Demonstrou-se que um dos requisitos para que o Supremo Tribunal Federal edite súmulas com efeito vinculante é a necessidade de haver reiteradas decisões sobre matéria constitucional, o que não foi observado pela Suprema Corte quando da edição do enunciado vinculante nº 5, haja vista que dos três precedentes considerados, apenas um pode ser considerado como processo administrativo disciplinar.

Abordou-se, neste trabalho científico, o julgamento do Recurso Extraordinário nº 434.059/DF que sintetiza os principais argumentos favoráveis à apresentação de defesa técnica em processo administrativo disciplinar, porém com a dispensa de advogado.

O enunciado da Súmula Vinculante nº 5 teve origem neste julgamento, ocorrido no dia 07 de maio de 2008.

O Ministro Gilmar Mendes foi o relator deste Recurso Extraordinário nº 434.059/DF e no seu voto, acompanhado pelos demais Ministros, às f. 743, ele disse que: "o direito à defesa e ao contraditório tem plena aplicação não apenas em relação aos processos judiciais, mas, também, em relação aos procedimentos administrativos de forma geral."

Não obstante, para o Ministro Relator, para que haja o exercício da ampla defesa em sua plenitude, basta que se garanta o direito à informação, à manifestação e que sejam considerados os argumentos manifestados. Para ele, a ausência de advogado por si só, não importa nulidade de processo administrativo disciplinar.

• Dados:
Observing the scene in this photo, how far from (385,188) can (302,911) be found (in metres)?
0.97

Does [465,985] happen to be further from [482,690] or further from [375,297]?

• Instruções do exercício: Por favor, reescreva o trecho do texto sobre a Súmula Vinculante nº 5 que vai de "Demonstrou-se que um" até "maio de 2008.", substituindo "Suprema Corte" por "Corte Constitucional".

• Resposta:
Demonstrou-se que um dos requisitos para que o Supremo Tribunal Federal edite súmulas com efeito vinculante é a necessidade de haver reiteradas decisões sobre matéria constitucional, o que não foi observado pela Corte Constitucional quando da edição do enunciado vinculante nº 5, haja vista que dos três precedentes considerados, apenas um pode ser considerado como processo administrativo disciplinar.

Abordou-se, neste trabalho científico, o julgamento do Recurso Extraordinário nº 434.059/DF que sintetiza os principais argumentos favoráveis à apresentação de defesa técnica em processo administrativo disciplinar, porém com a dispensa de advogado.

O enunciado da Súmula Vinculante nº 5 teve origem neste julgamento, ocorrido no dia 07 de maio de 2008.